Dr Emily Underwood-Lee
Intersecting theme lead for media, culture and performance emily.underwood-lee@southwales.ac.uk

Dr Emily Underwood-Lee’s work focuses on amplifying little heard personal stories from people whose voices may have been marginalised or overlooked and from the difference that hearing these stories can make in policy, practice, and daily life for both teller and listener. She has a particular interest in stories of the maternal, gender, health/illness, and heritage.

Emily is Associate Professor of Performance Studies at the University of South Wales. She is based within the George Ewart Evans Centre for Storytelling, where she leads on a number of externally funded research projects including ‘Performance and the Maternal’ (supported by the AHRC), ‘Fireside Science’ (supported by the Wellcome Trust), and ‘Forty Voices, Forty Years’ (supported by the Heritage Lottery Fund). Emily supervises postgraduate research students and teaches across the drama and performance curriculum at both undergraduate and postgraduate levels including leading the Level 7 ‘Digital Storytelling for Health’ module, through which over 50 frontline healthcare professionals have trained to use stories with their service users to improve patient experience.

With Dr Sarah Wallace, Emily leads the ‘Violence Against Women, Domestic Abuse, and Sexual Violence Research Network Wales’ and sits of the steering group of the George Ewart Evans Centre for Storytelling.
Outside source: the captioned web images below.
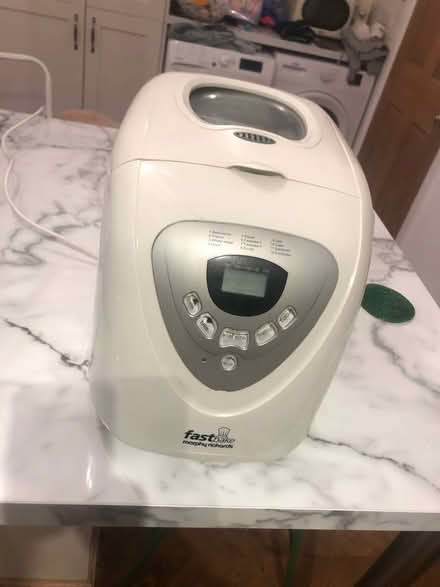 Photo of free Morphy Richards Fastbake Breadmaker (BR3) #1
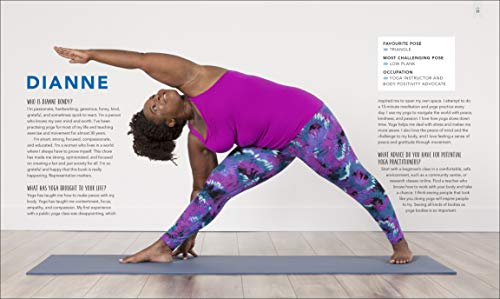 Yoga for Everyone: 50 Poses for Every Type of Body - Retail Maharaj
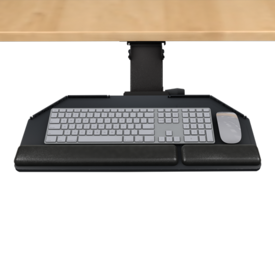 Keyboard Managers, Lift-and-Lock Dial-a-Tilt Arm, 27" Cut Corner Keyboard Platform__Solution-6CC.png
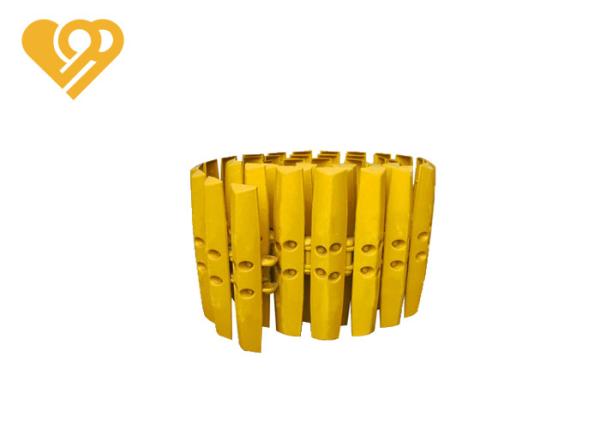 Swamp Shoe Bulldozer Spare Parts Crawler Machinery Undercarriage Track Shoe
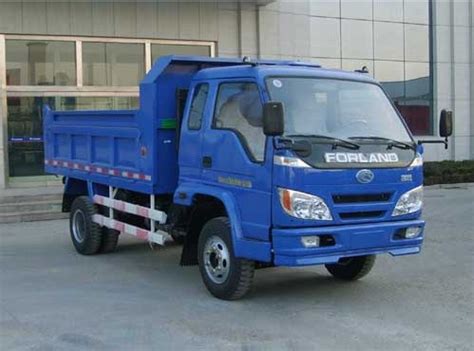 Shandong Fudeng Automobile Co Ltd China Hot Sale Ton X Foton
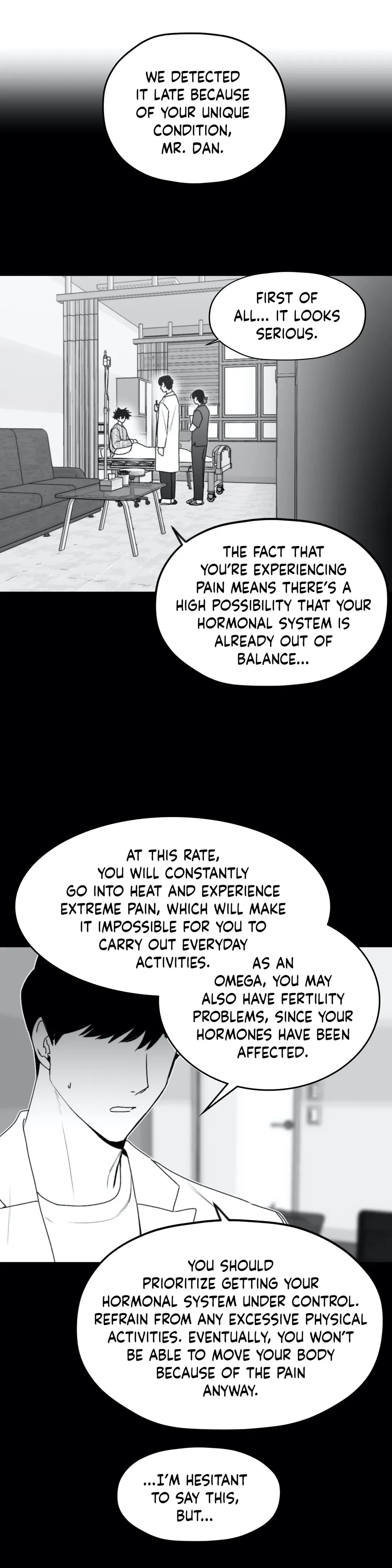 Surge Towards You Chapter 20 - Page 14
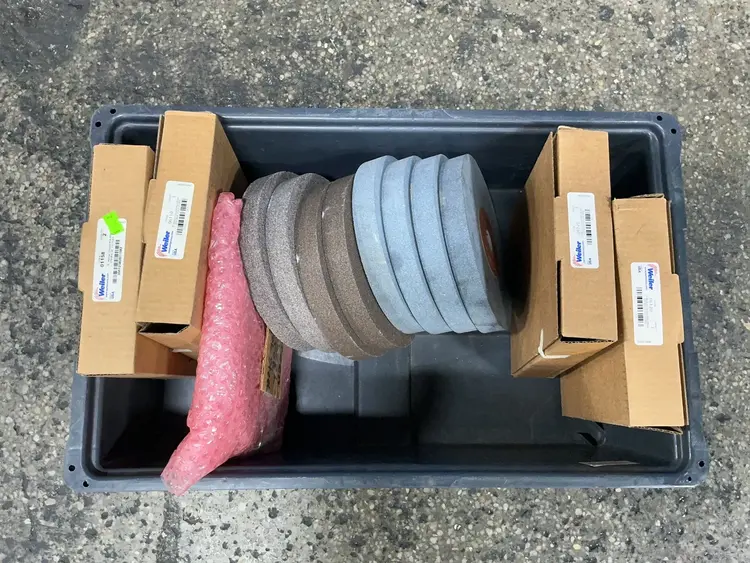 Used _UNKNOWN_ _UNKNOWN_ Grinding Wheels Ohio US | HGR 24 #1370305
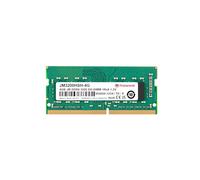 Transcend Módulo Portátil JetRam 4GB DDR4 a 3200 MHz SO-DIMM CL22 | PC4-25600, 260 pines sin búfer, sin ECC, 1,2 V, actualización de ordenador PC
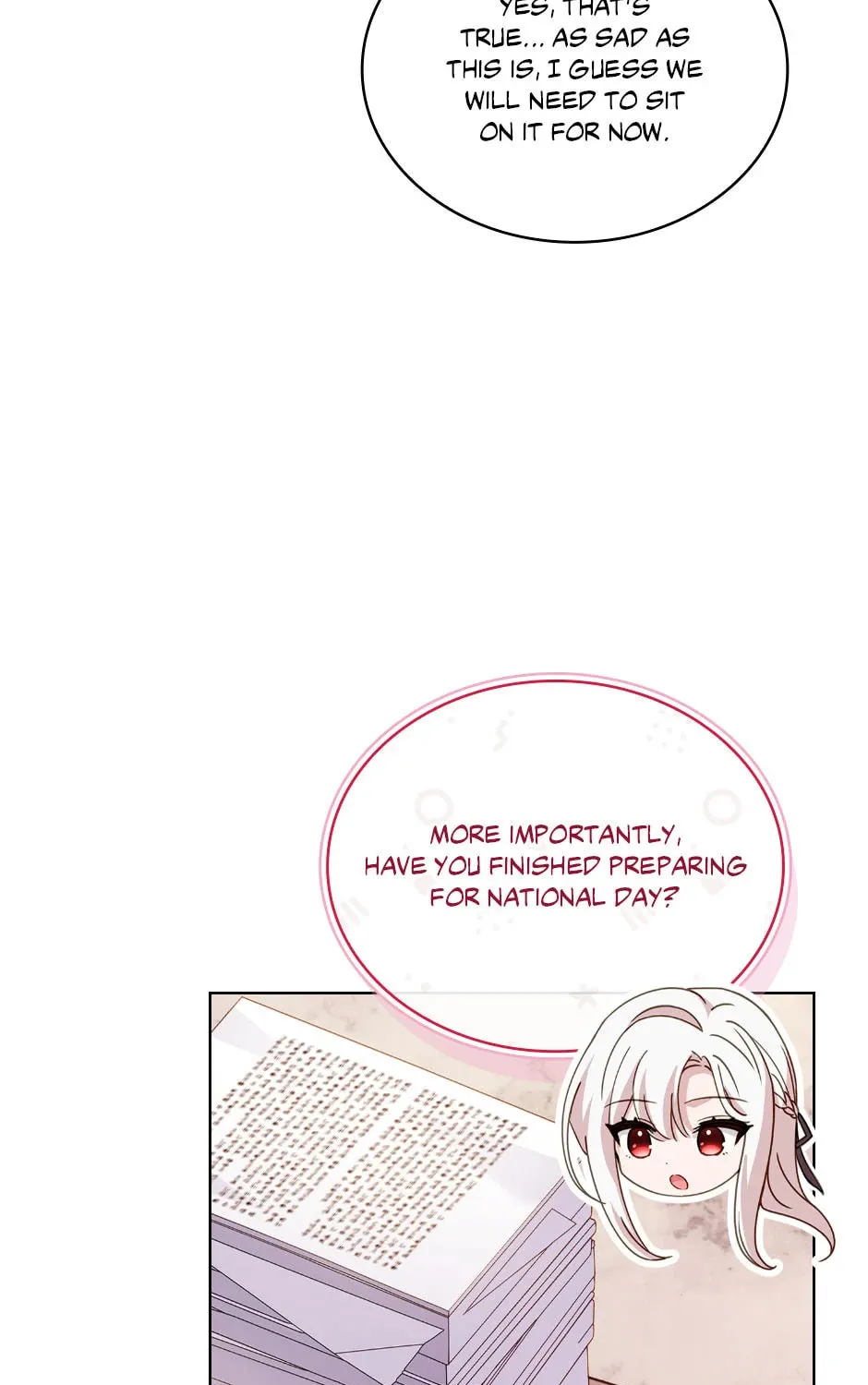 Read The Lady Needs a Break chapter 142 image 74 on Lezhin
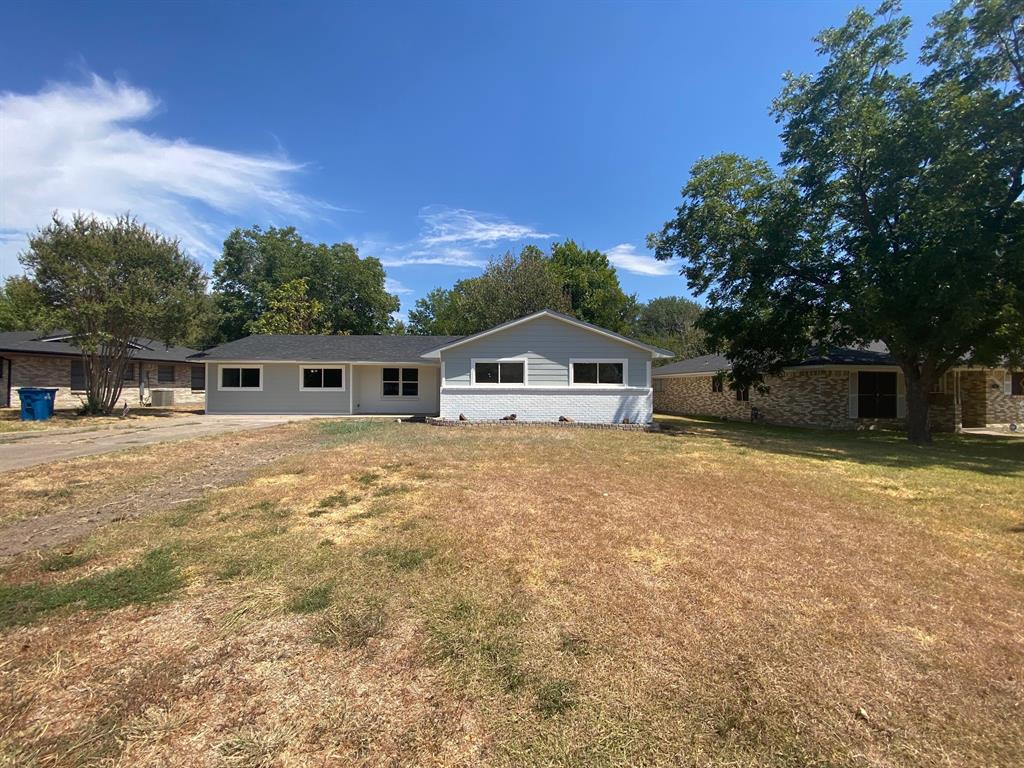 Kaufman East 1 - Residential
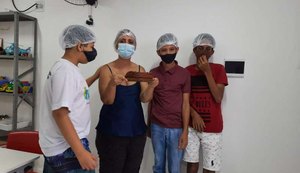 Professora revela prazer de atuar na Educação Especial  de Santa Luzia do Norte/AL   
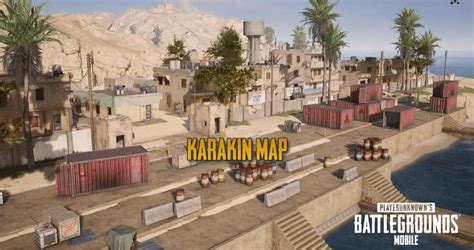 Karakin Map Guide For Pubg Mobile Important Strategies And Locations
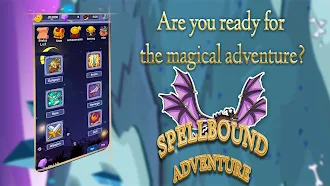 Game screenshot Spellbound Adventure mod apk
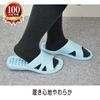 Fine FIN-1002 Veranda Sandals, Blue, Free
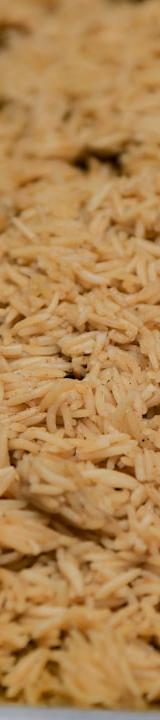20-Min Tanzanian Pilau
In public life Emily co-convenes the biannual ‘Storytelling for Health’ international conference with Prue Thimbleby (Swansea Bay University Health Board) and sits on the steering group of the ‘Wales Arts Health and Wellbeing Network’.

Emily has published in peer-reviewed journals and academic books. Her most recent publications include the co-authored book with Dr Lena Šimić Maternal Performance: Feminist Relations (Palgrave 2021), the forthcoming edited collection, again with Dr Lena Šimić, Mothering: Processes, Practices and Performance (Routledge 2022) and a special edition of the peer-reviewed journal Storytelling Self Society ‘Storytelling for Health’ (2019).